The electronic version is about the same size as the print book, which gives it a charming handbook feel. However, the book cannot be resized, and this raises legibility issues. Illustrations on page e-57, for example, show rough and final drafts of a student paper in five point type, barely readable on the screen.

Customization
This digital textbook allows students to do all the things they might normally do to a print textbook: dog-ear pages, highlight passages, attach post-it notes, annotate. Unlike the print version, however, these digital markings can be automatically compiled and searched. This lets students and teachers create customized versions of the textbook. Grammar reference books in particular seem to call for customizability. When you type "grammar module" into the Google search engine it returns over one and a half million instances. Every major publisher of textbooks has a grammar book and most colleges and universities publish their own web-accessible reference work on the subject. Innumerable self-published works by teachers and editors are also available.

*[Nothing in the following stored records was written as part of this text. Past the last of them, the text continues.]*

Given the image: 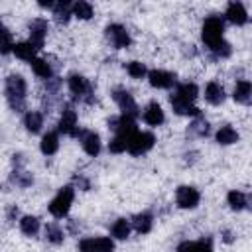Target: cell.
Masks as SVG:
<instances>
[{
  "mask_svg": "<svg viewBox=\"0 0 252 252\" xmlns=\"http://www.w3.org/2000/svg\"><path fill=\"white\" fill-rule=\"evenodd\" d=\"M6 100L12 112L28 110V81L20 73H10L4 81Z\"/></svg>",
  "mask_w": 252,
  "mask_h": 252,
  "instance_id": "cell-1",
  "label": "cell"
},
{
  "mask_svg": "<svg viewBox=\"0 0 252 252\" xmlns=\"http://www.w3.org/2000/svg\"><path fill=\"white\" fill-rule=\"evenodd\" d=\"M201 39L209 53L217 51L226 39H224V20L219 14H211L203 20L201 26Z\"/></svg>",
  "mask_w": 252,
  "mask_h": 252,
  "instance_id": "cell-2",
  "label": "cell"
},
{
  "mask_svg": "<svg viewBox=\"0 0 252 252\" xmlns=\"http://www.w3.org/2000/svg\"><path fill=\"white\" fill-rule=\"evenodd\" d=\"M67 89L71 93L73 102H81V104H93L94 102V87L85 75L71 73L67 77Z\"/></svg>",
  "mask_w": 252,
  "mask_h": 252,
  "instance_id": "cell-3",
  "label": "cell"
},
{
  "mask_svg": "<svg viewBox=\"0 0 252 252\" xmlns=\"http://www.w3.org/2000/svg\"><path fill=\"white\" fill-rule=\"evenodd\" d=\"M73 201H75V187L73 185H63L55 193V197L49 201L47 211H49V215L53 219H65L69 215V211H71Z\"/></svg>",
  "mask_w": 252,
  "mask_h": 252,
  "instance_id": "cell-4",
  "label": "cell"
},
{
  "mask_svg": "<svg viewBox=\"0 0 252 252\" xmlns=\"http://www.w3.org/2000/svg\"><path fill=\"white\" fill-rule=\"evenodd\" d=\"M57 132L63 134V136H69V138L79 136V132H81L79 112H77L73 102H63L61 104V114H59V120H57Z\"/></svg>",
  "mask_w": 252,
  "mask_h": 252,
  "instance_id": "cell-5",
  "label": "cell"
},
{
  "mask_svg": "<svg viewBox=\"0 0 252 252\" xmlns=\"http://www.w3.org/2000/svg\"><path fill=\"white\" fill-rule=\"evenodd\" d=\"M156 146V136L148 130H138L130 136L128 140V146H126V152L134 158H140L144 154H148L152 148Z\"/></svg>",
  "mask_w": 252,
  "mask_h": 252,
  "instance_id": "cell-6",
  "label": "cell"
},
{
  "mask_svg": "<svg viewBox=\"0 0 252 252\" xmlns=\"http://www.w3.org/2000/svg\"><path fill=\"white\" fill-rule=\"evenodd\" d=\"M110 96H112V100L116 102V106L120 108V114H126V116H132V118H138V116H140L142 110H140L138 102L134 100V94H132L128 89L116 87V89H112Z\"/></svg>",
  "mask_w": 252,
  "mask_h": 252,
  "instance_id": "cell-7",
  "label": "cell"
},
{
  "mask_svg": "<svg viewBox=\"0 0 252 252\" xmlns=\"http://www.w3.org/2000/svg\"><path fill=\"white\" fill-rule=\"evenodd\" d=\"M106 41L112 45V49H128L132 45V37L126 26L122 24H108L104 28Z\"/></svg>",
  "mask_w": 252,
  "mask_h": 252,
  "instance_id": "cell-8",
  "label": "cell"
},
{
  "mask_svg": "<svg viewBox=\"0 0 252 252\" xmlns=\"http://www.w3.org/2000/svg\"><path fill=\"white\" fill-rule=\"evenodd\" d=\"M49 33V22L45 18H33L28 24V41L39 51L45 45V37Z\"/></svg>",
  "mask_w": 252,
  "mask_h": 252,
  "instance_id": "cell-9",
  "label": "cell"
},
{
  "mask_svg": "<svg viewBox=\"0 0 252 252\" xmlns=\"http://www.w3.org/2000/svg\"><path fill=\"white\" fill-rule=\"evenodd\" d=\"M79 252H114V240L110 236H85L77 244Z\"/></svg>",
  "mask_w": 252,
  "mask_h": 252,
  "instance_id": "cell-10",
  "label": "cell"
},
{
  "mask_svg": "<svg viewBox=\"0 0 252 252\" xmlns=\"http://www.w3.org/2000/svg\"><path fill=\"white\" fill-rule=\"evenodd\" d=\"M77 140L81 142L83 152H85L87 156H91V158H96V156L100 154V150H102V140H100L98 132H94V130L81 128V132H79Z\"/></svg>",
  "mask_w": 252,
  "mask_h": 252,
  "instance_id": "cell-11",
  "label": "cell"
},
{
  "mask_svg": "<svg viewBox=\"0 0 252 252\" xmlns=\"http://www.w3.org/2000/svg\"><path fill=\"white\" fill-rule=\"evenodd\" d=\"M201 203V193L193 185H179L175 189V205L179 209H195Z\"/></svg>",
  "mask_w": 252,
  "mask_h": 252,
  "instance_id": "cell-12",
  "label": "cell"
},
{
  "mask_svg": "<svg viewBox=\"0 0 252 252\" xmlns=\"http://www.w3.org/2000/svg\"><path fill=\"white\" fill-rule=\"evenodd\" d=\"M146 79H148L150 87L159 89V91H167V89H171V87L177 85V77H175V73L165 71V69H152V71H148Z\"/></svg>",
  "mask_w": 252,
  "mask_h": 252,
  "instance_id": "cell-13",
  "label": "cell"
},
{
  "mask_svg": "<svg viewBox=\"0 0 252 252\" xmlns=\"http://www.w3.org/2000/svg\"><path fill=\"white\" fill-rule=\"evenodd\" d=\"M222 20H226L228 24L240 28V26H246V24H248L250 16H248V10H246V6H244L242 2H228Z\"/></svg>",
  "mask_w": 252,
  "mask_h": 252,
  "instance_id": "cell-14",
  "label": "cell"
},
{
  "mask_svg": "<svg viewBox=\"0 0 252 252\" xmlns=\"http://www.w3.org/2000/svg\"><path fill=\"white\" fill-rule=\"evenodd\" d=\"M140 116H142V120H144L148 126H152V128H158V126H161V124L165 122V112H163L161 104L156 102V100L148 102L146 108L140 112Z\"/></svg>",
  "mask_w": 252,
  "mask_h": 252,
  "instance_id": "cell-15",
  "label": "cell"
},
{
  "mask_svg": "<svg viewBox=\"0 0 252 252\" xmlns=\"http://www.w3.org/2000/svg\"><path fill=\"white\" fill-rule=\"evenodd\" d=\"M169 104H171L173 112H175V114H179V116H191V118H195V116L203 114V112H201V108H199V106H195V102H187V100L179 98V96H177V94H173V93H171V96H169Z\"/></svg>",
  "mask_w": 252,
  "mask_h": 252,
  "instance_id": "cell-16",
  "label": "cell"
},
{
  "mask_svg": "<svg viewBox=\"0 0 252 252\" xmlns=\"http://www.w3.org/2000/svg\"><path fill=\"white\" fill-rule=\"evenodd\" d=\"M203 96L211 106H220L226 98V93H224V87L219 81H209L205 85V94Z\"/></svg>",
  "mask_w": 252,
  "mask_h": 252,
  "instance_id": "cell-17",
  "label": "cell"
},
{
  "mask_svg": "<svg viewBox=\"0 0 252 252\" xmlns=\"http://www.w3.org/2000/svg\"><path fill=\"white\" fill-rule=\"evenodd\" d=\"M130 224H132V230H136L138 234H148V232H152V228H154V215H152L150 211L136 213V215L130 219Z\"/></svg>",
  "mask_w": 252,
  "mask_h": 252,
  "instance_id": "cell-18",
  "label": "cell"
},
{
  "mask_svg": "<svg viewBox=\"0 0 252 252\" xmlns=\"http://www.w3.org/2000/svg\"><path fill=\"white\" fill-rule=\"evenodd\" d=\"M175 252H213V240H211V238L181 240V242L175 246Z\"/></svg>",
  "mask_w": 252,
  "mask_h": 252,
  "instance_id": "cell-19",
  "label": "cell"
},
{
  "mask_svg": "<svg viewBox=\"0 0 252 252\" xmlns=\"http://www.w3.org/2000/svg\"><path fill=\"white\" fill-rule=\"evenodd\" d=\"M232 98H234V102L248 106L252 100V83L248 79H238L232 89Z\"/></svg>",
  "mask_w": 252,
  "mask_h": 252,
  "instance_id": "cell-20",
  "label": "cell"
},
{
  "mask_svg": "<svg viewBox=\"0 0 252 252\" xmlns=\"http://www.w3.org/2000/svg\"><path fill=\"white\" fill-rule=\"evenodd\" d=\"M59 146H61V142H59V132H57V130H49V132H45V134L41 136L39 152L49 158V156H55V154L59 152Z\"/></svg>",
  "mask_w": 252,
  "mask_h": 252,
  "instance_id": "cell-21",
  "label": "cell"
},
{
  "mask_svg": "<svg viewBox=\"0 0 252 252\" xmlns=\"http://www.w3.org/2000/svg\"><path fill=\"white\" fill-rule=\"evenodd\" d=\"M43 124H45V114L43 112H39V110H26V114H24V128L30 134L41 132Z\"/></svg>",
  "mask_w": 252,
  "mask_h": 252,
  "instance_id": "cell-22",
  "label": "cell"
},
{
  "mask_svg": "<svg viewBox=\"0 0 252 252\" xmlns=\"http://www.w3.org/2000/svg\"><path fill=\"white\" fill-rule=\"evenodd\" d=\"M209 132H211V124L203 114L195 116L187 126V136L189 138H205V136H209Z\"/></svg>",
  "mask_w": 252,
  "mask_h": 252,
  "instance_id": "cell-23",
  "label": "cell"
},
{
  "mask_svg": "<svg viewBox=\"0 0 252 252\" xmlns=\"http://www.w3.org/2000/svg\"><path fill=\"white\" fill-rule=\"evenodd\" d=\"M30 65H32L33 75H35L37 79H41V81H47V79H51V77L55 75L53 65H51L49 59H45V57H35Z\"/></svg>",
  "mask_w": 252,
  "mask_h": 252,
  "instance_id": "cell-24",
  "label": "cell"
},
{
  "mask_svg": "<svg viewBox=\"0 0 252 252\" xmlns=\"http://www.w3.org/2000/svg\"><path fill=\"white\" fill-rule=\"evenodd\" d=\"M18 224H20V232H22L24 236H30V238L37 236L39 230H41V222H39V219L33 217V215H24V217H20Z\"/></svg>",
  "mask_w": 252,
  "mask_h": 252,
  "instance_id": "cell-25",
  "label": "cell"
},
{
  "mask_svg": "<svg viewBox=\"0 0 252 252\" xmlns=\"http://www.w3.org/2000/svg\"><path fill=\"white\" fill-rule=\"evenodd\" d=\"M238 130L234 128V126H230V124H222L217 132H215V140H217V144H220V146H232V144H236L238 142Z\"/></svg>",
  "mask_w": 252,
  "mask_h": 252,
  "instance_id": "cell-26",
  "label": "cell"
},
{
  "mask_svg": "<svg viewBox=\"0 0 252 252\" xmlns=\"http://www.w3.org/2000/svg\"><path fill=\"white\" fill-rule=\"evenodd\" d=\"M226 205L232 209V211H244L250 207V199L244 191L240 189H230L228 195H226Z\"/></svg>",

I'd like to suggest that this profile represents a tip of the iceberg view of this particular subject area. I've selected the Bedford Handbook because it represents a standard of excellence and because its best-selling print ancestor allows us to compare/contrast print and digital versions. However, a cursory review of offerings available online (in many cases for free) indicates that there are other excellent examples and that the grammar unit is a good case-in-point for the diversity and customizability engendered by digital media.

I'm interested to hear from readers on this subject. Do you use customized digital assets to teach grammar? And if so, what have you found to be most useful? Are there resources you can point to that specifically address dyslexic students, ESL students, sight impaired students, or other special cases? Is a comprehensive resource like The Bedford Handbook more useful for you or do you assemble your own collection of reference material?